‘Once-in-a-lifetime opportunity’ in the Lake District
National Trust farmland acquisition is a great chance to introduce natural flood management methods, Rewilding Britain director tells BBC
Our director Helen Meech has been on BBC Radio Cumbria saying how the National Trust’s recent purchase of a tract of land in the Lake District represents “a once-in-a-lifetime opportunity” when it comes to natural flood management.
“Reforesting just five per cent of the upland landscape could reduce flood peaks by up to 30 per cent,” she said.
The Trust bought over 300 acres of land at Thorneythwaite Farm in Borrowdale at the end of August. The move, however, has angered farmers concerned about the future of upland farming in the Lake District. They say that the price bid by the NT made it impossible for them to counter-offer.

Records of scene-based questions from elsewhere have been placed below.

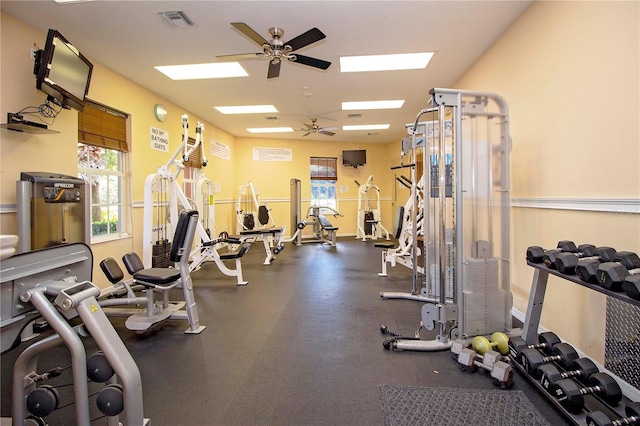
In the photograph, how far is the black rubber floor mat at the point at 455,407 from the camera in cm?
154

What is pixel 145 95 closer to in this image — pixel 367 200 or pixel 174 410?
pixel 174 410

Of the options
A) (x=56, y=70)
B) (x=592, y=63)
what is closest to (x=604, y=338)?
(x=592, y=63)

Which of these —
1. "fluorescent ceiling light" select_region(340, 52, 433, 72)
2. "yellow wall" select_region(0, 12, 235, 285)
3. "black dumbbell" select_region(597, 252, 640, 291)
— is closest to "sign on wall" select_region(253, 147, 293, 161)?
"yellow wall" select_region(0, 12, 235, 285)

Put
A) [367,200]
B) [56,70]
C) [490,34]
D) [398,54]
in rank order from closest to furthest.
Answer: [56,70] → [490,34] → [398,54] → [367,200]

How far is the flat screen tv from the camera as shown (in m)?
2.46

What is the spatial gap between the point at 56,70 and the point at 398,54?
3136 millimetres

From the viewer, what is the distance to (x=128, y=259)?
8.95 feet

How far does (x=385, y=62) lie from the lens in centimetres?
366

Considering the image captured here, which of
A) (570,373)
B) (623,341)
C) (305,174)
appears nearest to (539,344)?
(570,373)

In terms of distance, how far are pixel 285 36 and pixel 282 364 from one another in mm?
2865

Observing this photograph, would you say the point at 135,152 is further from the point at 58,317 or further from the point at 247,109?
the point at 58,317

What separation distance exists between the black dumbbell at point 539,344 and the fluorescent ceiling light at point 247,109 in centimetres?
465

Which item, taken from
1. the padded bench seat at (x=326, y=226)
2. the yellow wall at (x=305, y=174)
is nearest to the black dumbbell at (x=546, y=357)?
the padded bench seat at (x=326, y=226)

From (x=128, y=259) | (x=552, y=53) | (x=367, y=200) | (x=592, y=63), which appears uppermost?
(x=552, y=53)
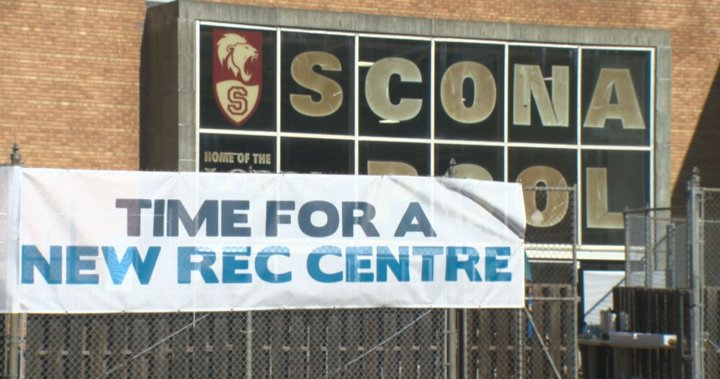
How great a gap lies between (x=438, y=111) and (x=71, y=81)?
676 centimetres

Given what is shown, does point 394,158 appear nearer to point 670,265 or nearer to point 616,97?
point 616,97

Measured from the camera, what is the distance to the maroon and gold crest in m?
23.6

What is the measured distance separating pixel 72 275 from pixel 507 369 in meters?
4.92

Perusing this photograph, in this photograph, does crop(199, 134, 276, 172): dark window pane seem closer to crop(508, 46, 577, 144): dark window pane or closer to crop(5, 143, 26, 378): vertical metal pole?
crop(508, 46, 577, 144): dark window pane

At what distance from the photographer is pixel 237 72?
23750 millimetres

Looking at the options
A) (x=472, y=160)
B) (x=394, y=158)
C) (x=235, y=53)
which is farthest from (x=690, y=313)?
(x=235, y=53)

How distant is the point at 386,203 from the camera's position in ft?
43.8

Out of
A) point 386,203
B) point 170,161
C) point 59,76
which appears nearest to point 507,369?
point 386,203

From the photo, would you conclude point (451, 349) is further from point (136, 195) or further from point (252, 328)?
point (136, 195)

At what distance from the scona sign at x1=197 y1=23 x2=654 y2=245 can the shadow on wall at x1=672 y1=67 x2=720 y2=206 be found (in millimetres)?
1798

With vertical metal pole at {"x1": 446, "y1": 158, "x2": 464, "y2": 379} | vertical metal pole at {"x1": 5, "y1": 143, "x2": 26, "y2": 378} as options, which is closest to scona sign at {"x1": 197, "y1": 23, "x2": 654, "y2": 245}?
vertical metal pole at {"x1": 446, "y1": 158, "x2": 464, "y2": 379}

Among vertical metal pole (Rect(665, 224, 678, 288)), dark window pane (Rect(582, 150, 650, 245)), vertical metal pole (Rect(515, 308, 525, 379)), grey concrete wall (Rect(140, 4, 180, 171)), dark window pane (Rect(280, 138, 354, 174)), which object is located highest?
grey concrete wall (Rect(140, 4, 180, 171))

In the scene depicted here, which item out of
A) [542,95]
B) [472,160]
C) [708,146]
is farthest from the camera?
[708,146]

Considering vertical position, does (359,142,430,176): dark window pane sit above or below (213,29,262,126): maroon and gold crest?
below
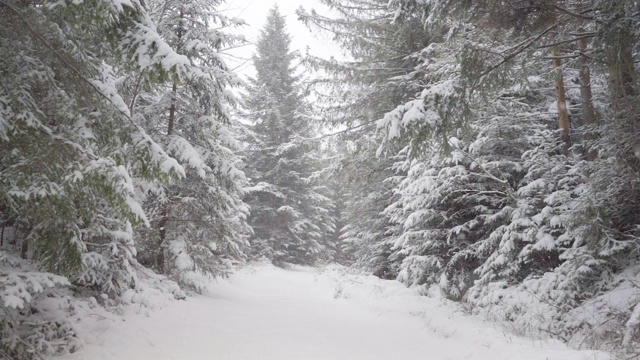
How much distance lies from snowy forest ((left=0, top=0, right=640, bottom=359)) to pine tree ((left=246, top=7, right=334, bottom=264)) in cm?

From Rewilding Britain’s perspective, the NT’s willingness to consider natural management methods to slow the River Derwent’s flow, thus reducing flood risk downstream in places such as Cockermouth and Keswick, can only be good news. Both towns were hit hard by the Cumbrian floods of 2009.
The interview starts at the end of minute 35 on the BBC Radio Cumbria website. It will remain online throughout September.
Report: How rewilding reduces flood risk
On 8 September, we publish an in-depth report on how natural flood management repairs and revitalises our broken ecosystems, while limiting the effects of flooding on long-suffering communities. It will look at a wide range of examples – including case studies in Cumbria – and also consider findings from academic sources and NGOs.
Our report will be released ahead of the 9 September deadline set by the Environmental Audit Committee for written submissions to its inquiry into the Future of the Natural Environment after the EU Referendum. Inquiry issues include the future of funding for biodiversity and agri-environment schemes and the role that managed rewilding can play in conservation and restoration.